To conclude our analysis, we can also compute a few summary statistics for the two tables, such as mean, median and mode.

In [27]:

summary_15 = before['Fandango_Stars'].describe()[['mean','50%']]
summary_15['mode'] = before['Fandango_Stars'].mode()[0]
summary_15.index = ['mean','median','mode']

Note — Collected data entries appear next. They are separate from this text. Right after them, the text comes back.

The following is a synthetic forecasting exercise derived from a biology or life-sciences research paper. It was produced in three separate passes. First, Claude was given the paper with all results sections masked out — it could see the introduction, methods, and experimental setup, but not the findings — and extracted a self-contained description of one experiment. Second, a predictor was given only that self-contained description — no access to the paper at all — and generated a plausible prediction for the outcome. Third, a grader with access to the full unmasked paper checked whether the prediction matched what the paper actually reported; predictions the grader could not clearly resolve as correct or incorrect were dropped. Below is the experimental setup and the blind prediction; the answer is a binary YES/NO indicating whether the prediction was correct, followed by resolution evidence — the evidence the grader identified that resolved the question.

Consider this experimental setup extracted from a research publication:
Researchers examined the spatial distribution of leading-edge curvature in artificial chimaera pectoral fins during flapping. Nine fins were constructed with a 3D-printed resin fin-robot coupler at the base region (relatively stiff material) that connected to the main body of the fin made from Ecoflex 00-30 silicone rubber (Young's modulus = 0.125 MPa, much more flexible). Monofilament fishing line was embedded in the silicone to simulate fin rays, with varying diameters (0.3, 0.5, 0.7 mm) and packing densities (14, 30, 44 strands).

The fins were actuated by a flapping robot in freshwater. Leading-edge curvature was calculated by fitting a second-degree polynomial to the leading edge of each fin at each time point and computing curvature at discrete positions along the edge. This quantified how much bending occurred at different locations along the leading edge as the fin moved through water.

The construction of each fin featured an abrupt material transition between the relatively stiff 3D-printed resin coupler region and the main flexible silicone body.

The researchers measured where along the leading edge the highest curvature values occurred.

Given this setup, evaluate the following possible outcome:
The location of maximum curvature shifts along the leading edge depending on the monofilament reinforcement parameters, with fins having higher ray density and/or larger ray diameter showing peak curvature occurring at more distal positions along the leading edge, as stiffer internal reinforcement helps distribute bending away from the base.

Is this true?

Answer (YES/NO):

summary_16 = after['fandango'].describe()[['mean','50%']]
summary_16['mode'] = after['fandango'].mode()[0]
summary_16.index = ['mean','median','mode']

In [28]:

#Combining the two series together

summary = pd.concat({'2015':summary_15,'2016':summary_16}
                    ,axis = 1)

In [29]:

summary

Out[29]:

	2015	2016
mean	4.085271	3.887435
median	4.000000	4.000000
mode	4.500000	4.000000

We see that both the median and mode dropped in 2016, again pointing to Fandango fixing their algorithm. However, the median did not change. We can plot this data to make our findings more visual.

In [39]:

#Creating figure and plot
fig = plt.figure(figsize = (10,7))

ax = fig.add_subplot(1,1,1)

#Setting limits
ax.set_ylim(0,5)

#Title
ax.set_title('Summary Statistics, 2015-2016', size = 25)

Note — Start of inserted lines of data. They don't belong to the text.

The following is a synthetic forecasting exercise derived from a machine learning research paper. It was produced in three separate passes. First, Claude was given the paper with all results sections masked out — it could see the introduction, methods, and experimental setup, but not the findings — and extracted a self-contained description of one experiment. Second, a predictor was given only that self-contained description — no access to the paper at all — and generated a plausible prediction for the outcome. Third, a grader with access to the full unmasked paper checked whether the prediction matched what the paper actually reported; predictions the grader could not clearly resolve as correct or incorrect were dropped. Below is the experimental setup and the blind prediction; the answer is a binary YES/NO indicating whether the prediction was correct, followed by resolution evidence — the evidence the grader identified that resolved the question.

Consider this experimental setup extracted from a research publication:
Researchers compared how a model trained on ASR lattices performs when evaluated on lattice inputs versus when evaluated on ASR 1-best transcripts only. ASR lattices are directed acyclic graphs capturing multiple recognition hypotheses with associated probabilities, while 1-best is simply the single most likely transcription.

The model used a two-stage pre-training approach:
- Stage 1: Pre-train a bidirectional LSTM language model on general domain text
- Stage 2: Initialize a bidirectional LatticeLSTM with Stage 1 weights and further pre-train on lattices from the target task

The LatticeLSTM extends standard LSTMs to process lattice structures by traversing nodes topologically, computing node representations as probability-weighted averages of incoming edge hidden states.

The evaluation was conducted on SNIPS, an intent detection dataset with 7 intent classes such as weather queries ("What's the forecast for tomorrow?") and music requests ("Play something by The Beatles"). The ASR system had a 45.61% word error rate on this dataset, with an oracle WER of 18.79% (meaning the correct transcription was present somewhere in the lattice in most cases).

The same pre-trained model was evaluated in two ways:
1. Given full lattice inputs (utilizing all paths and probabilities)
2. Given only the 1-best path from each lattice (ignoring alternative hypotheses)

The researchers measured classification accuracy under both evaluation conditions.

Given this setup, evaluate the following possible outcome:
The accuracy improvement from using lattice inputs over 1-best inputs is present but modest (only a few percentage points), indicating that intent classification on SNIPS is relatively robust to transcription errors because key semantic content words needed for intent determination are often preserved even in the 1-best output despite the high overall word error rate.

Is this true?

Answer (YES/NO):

#Plotting the stats on the same figure
summary['2015'].plot.bar(color = '#0066FF'
                         ,align = 'center'
                         ,label = '2015'
                         ,width = 0.3)

summary['2016'].plot.bar(color = '#CC0000'
                         ,align = 'edge'
                         ,label = '2016'
                         ,width = 0.3
                         ,rot = 0
                         ,fontsize = 20)

#Adding legend
plt.legend(loc = 'upper center', fontsize = 20)

Out[39]:

<matplotlib.legend.Legend at 0x7f8c41db4e10>

5.Conclusion¶

All our work points to a left shift in the ratings from 2015 to 2016. This is mainly due to less 5 and 4. stars ratings, and more 4 and 3.5 stars ratings.

This could be explained by Fandango changing their rating algorithm. Indeed, we compared the shift from 2015 to 2016 and the shift from displayed ratings and actual ratings in 2015, and they look similar. However, as our sample size is relatively small, we cannot exclude that this is simply due to random variation in movie ratings between 2015 and 2016.

A next step would be to compare the distribution of ratings on Fandango in 2015-17 versus the distribution on other websites. We would expect the distributions to become closer if Fandango changed their rating algorithm to match the rouded average of customer ratings.